Exercise goal:
Print the entries below in their entirety, exactly as they are written.

+ + + +

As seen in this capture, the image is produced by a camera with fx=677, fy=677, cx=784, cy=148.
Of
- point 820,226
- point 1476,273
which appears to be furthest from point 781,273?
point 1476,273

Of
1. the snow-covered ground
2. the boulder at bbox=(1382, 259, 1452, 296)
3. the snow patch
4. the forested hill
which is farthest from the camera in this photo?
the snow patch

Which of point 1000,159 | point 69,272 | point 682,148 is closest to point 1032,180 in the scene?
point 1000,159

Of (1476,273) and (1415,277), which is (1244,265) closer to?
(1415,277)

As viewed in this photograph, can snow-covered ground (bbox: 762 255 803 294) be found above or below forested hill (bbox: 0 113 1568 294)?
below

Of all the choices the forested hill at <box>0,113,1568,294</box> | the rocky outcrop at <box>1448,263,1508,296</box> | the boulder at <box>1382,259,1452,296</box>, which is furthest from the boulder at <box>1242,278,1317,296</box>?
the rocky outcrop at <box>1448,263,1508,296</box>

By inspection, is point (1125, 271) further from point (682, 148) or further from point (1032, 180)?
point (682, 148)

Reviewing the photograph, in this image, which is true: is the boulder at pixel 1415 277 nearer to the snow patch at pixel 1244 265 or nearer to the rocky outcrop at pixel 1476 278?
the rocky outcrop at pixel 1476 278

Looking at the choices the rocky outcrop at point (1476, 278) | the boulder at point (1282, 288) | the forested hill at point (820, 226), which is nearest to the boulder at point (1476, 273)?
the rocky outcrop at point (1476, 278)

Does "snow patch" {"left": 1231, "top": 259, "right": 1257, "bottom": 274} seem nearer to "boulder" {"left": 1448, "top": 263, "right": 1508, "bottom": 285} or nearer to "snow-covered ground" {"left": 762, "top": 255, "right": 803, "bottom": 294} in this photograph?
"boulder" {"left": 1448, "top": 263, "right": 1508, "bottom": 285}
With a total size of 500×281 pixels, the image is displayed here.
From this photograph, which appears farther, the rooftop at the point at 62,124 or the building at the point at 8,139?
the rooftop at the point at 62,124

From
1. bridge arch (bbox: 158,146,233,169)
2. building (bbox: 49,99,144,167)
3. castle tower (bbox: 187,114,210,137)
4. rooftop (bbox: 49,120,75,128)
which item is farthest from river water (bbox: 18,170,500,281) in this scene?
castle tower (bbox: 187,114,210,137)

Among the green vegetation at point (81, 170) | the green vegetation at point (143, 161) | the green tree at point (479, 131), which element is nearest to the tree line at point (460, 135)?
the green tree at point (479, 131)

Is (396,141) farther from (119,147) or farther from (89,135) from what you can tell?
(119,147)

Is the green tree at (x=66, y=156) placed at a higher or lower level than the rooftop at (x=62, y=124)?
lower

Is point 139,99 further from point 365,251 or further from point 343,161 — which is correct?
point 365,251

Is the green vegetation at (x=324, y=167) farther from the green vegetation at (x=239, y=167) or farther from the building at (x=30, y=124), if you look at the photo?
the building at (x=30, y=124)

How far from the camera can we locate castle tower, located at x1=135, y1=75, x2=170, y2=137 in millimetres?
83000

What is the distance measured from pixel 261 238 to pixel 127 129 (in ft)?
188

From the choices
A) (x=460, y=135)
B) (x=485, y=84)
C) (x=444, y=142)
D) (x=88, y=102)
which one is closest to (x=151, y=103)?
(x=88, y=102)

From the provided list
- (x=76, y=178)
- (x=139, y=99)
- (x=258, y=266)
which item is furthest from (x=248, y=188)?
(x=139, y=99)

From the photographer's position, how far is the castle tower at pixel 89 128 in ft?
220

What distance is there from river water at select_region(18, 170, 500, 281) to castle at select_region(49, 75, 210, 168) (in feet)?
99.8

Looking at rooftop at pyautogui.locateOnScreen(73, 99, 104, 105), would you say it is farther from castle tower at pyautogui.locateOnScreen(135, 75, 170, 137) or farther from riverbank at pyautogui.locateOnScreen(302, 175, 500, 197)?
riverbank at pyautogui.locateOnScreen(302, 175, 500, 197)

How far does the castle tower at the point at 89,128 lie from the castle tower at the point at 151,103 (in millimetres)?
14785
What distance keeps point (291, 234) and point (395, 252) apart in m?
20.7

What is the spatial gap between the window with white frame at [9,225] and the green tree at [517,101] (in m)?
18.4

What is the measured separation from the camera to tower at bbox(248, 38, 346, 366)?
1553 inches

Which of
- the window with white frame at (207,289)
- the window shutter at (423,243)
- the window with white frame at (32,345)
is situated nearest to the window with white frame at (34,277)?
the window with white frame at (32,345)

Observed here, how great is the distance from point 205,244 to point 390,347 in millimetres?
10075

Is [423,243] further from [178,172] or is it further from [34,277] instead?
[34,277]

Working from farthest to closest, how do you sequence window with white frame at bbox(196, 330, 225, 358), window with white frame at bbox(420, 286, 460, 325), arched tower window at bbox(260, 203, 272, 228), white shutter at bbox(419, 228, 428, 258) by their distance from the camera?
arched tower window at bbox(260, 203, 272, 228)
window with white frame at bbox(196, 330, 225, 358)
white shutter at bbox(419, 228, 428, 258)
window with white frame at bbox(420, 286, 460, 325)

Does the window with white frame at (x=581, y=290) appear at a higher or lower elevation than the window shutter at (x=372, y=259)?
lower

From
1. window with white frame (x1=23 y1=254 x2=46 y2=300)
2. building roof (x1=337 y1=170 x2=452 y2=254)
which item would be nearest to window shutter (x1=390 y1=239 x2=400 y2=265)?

+ + + +

Solution to this problem:
As seen in this capture, the image is produced by a camera with fx=677, fy=677, cx=784, cy=148.
Of
- point 820,226
- point 1476,273
which appears to be furthest from point 781,273?
point 1476,273

Of
1. the snow-covered ground
2. the boulder at bbox=(1382, 259, 1452, 296)
3. the snow patch
4. the forested hill
which is farthest from the camera in this photo?
the snow patch

Which of point 1000,159 | point 69,272 | point 682,148 is closest to point 1032,180 in the scene?
point 1000,159

Of (1476,273) and (1415,277), which is (1244,265) closer to?
(1415,277)

As viewed in this photograph, can snow-covered ground (bbox: 762 255 803 294) be found above or below forested hill (bbox: 0 113 1568 294)?
below

Of all the choices the forested hill at <box>0,113,1568,294</box> | the rocky outcrop at <box>1448,263,1508,296</box> | the boulder at <box>1382,259,1452,296</box>, which is furthest from the boulder at <box>1242,278,1317,296</box>?
the rocky outcrop at <box>1448,263,1508,296</box>

By inspection, is point (1125, 271) further from point (682, 148) or further from point (1032, 180)?
point (682, 148)

Reviewing the photograph, in this image, which is true: is the boulder at pixel 1415 277 nearer to the snow patch at pixel 1244 265 or nearer to the rocky outcrop at pixel 1476 278?
the rocky outcrop at pixel 1476 278

Looking at the choices the rocky outcrop at point (1476, 278) | the boulder at point (1282, 288) | the forested hill at point (820, 226), which is nearest to the boulder at point (1476, 273)?
the rocky outcrop at point (1476, 278)

Does "snow patch" {"left": 1231, "top": 259, "right": 1257, "bottom": 274} seem nearer to "boulder" {"left": 1448, "top": 263, "right": 1508, "bottom": 285} or nearer to "snow-covered ground" {"left": 762, "top": 255, "right": 803, "bottom": 294} in this photograph?
"boulder" {"left": 1448, "top": 263, "right": 1508, "bottom": 285}
With a total size of 500×281 pixels, the image is displayed here.
From this photograph, which appears farther, the rooftop at the point at 62,124 or the building at the point at 8,139?
the rooftop at the point at 62,124

From
1. bridge arch (bbox: 158,146,233,169)
2. building (bbox: 49,99,144,167)
3. castle tower (bbox: 187,114,210,137)
4. rooftop (bbox: 49,120,75,128)
which item is farthest from river water (bbox: 18,170,500,281) in this scene?
castle tower (bbox: 187,114,210,137)

Among the green vegetation at point (81, 170) | the green vegetation at point (143, 161) | the green tree at point (479, 131), which element is nearest to the tree line at point (460, 135)?
the green tree at point (479, 131)

Is (396,141) farther from (119,147) or farther from (89,135) from what you can tell?
(119,147)

Is the green tree at (x=66, y=156) placed at a higher or lower level than the rooftop at (x=62, y=124)?
lower

Is point 139,99 further from point 365,251 or further from point 343,161 — which is correct?
point 365,251

Is the green vegetation at (x=324, y=167) farther from the green vegetation at (x=239, y=167) or farther from the building at (x=30, y=124), if you look at the photo?
the building at (x=30, y=124)

How far from the camera can we locate castle tower, located at x1=135, y1=75, x2=170, y2=137 in millimetres?
83000

What is the distance measured from pixel 261 238 to pixel 127 129 (in ft)?
188

From the choices
A) (x=460, y=135)
B) (x=485, y=84)
C) (x=444, y=142)
D) (x=88, y=102)
which one is closest to (x=151, y=103)?
(x=88, y=102)

From the provided list
- (x=76, y=178)
- (x=139, y=99)
- (x=258, y=266)
which item is furthest from (x=248, y=188)?
(x=139, y=99)

From the photographer's position, how far is the castle tower at pixel 89 128 in ft?
220

What distance is there from river water at select_region(18, 170, 500, 281) to castle at select_region(49, 75, 210, 168) (in feet)?
99.8

Looking at rooftop at pyautogui.locateOnScreen(73, 99, 104, 105), would you say it is farther from castle tower at pyautogui.locateOnScreen(135, 75, 170, 137) or farther from riverbank at pyautogui.locateOnScreen(302, 175, 500, 197)?
riverbank at pyautogui.locateOnScreen(302, 175, 500, 197)

How far does the castle tower at the point at 89,128 lie from the castle tower at the point at 151,103 (in millimetres)?
14785
What distance keeps point (291, 234) and point (395, 252) apart in m?
20.7

What is the spatial gap between the window with white frame at [9,225] and the green tree at [517,101] (in m)?
18.4

What is the measured separation from the camera to tower at bbox(248, 38, 346, 366)?
1553 inches

Which of
- the window with white frame at (207,289)
- the window shutter at (423,243)
- the window with white frame at (32,345)
is situated nearest to the window with white frame at (34,277)?
the window with white frame at (32,345)

Observed here, how great is the distance from point 205,244 to point 390,347 in millimetres?
10075

Is [423,243] further from [178,172] or is it further from [34,277] instead?
[34,277]

Working from farthest to closest, how do you sequence window with white frame at bbox(196, 330, 225, 358), window with white frame at bbox(420, 286, 460, 325), arched tower window at bbox(260, 203, 272, 228), white shutter at bbox(419, 228, 428, 258) by their distance from the camera?
arched tower window at bbox(260, 203, 272, 228)
window with white frame at bbox(196, 330, 225, 358)
white shutter at bbox(419, 228, 428, 258)
window with white frame at bbox(420, 286, 460, 325)

Does the window with white frame at (x=581, y=290) appear at a higher or lower elevation than the window shutter at (x=372, y=259)?
lower

From
1. window with white frame (x1=23 y1=254 x2=46 y2=300)
2. building roof (x1=337 y1=170 x2=452 y2=254)
which item would be nearest to window shutter (x1=390 y1=239 x2=400 y2=265)?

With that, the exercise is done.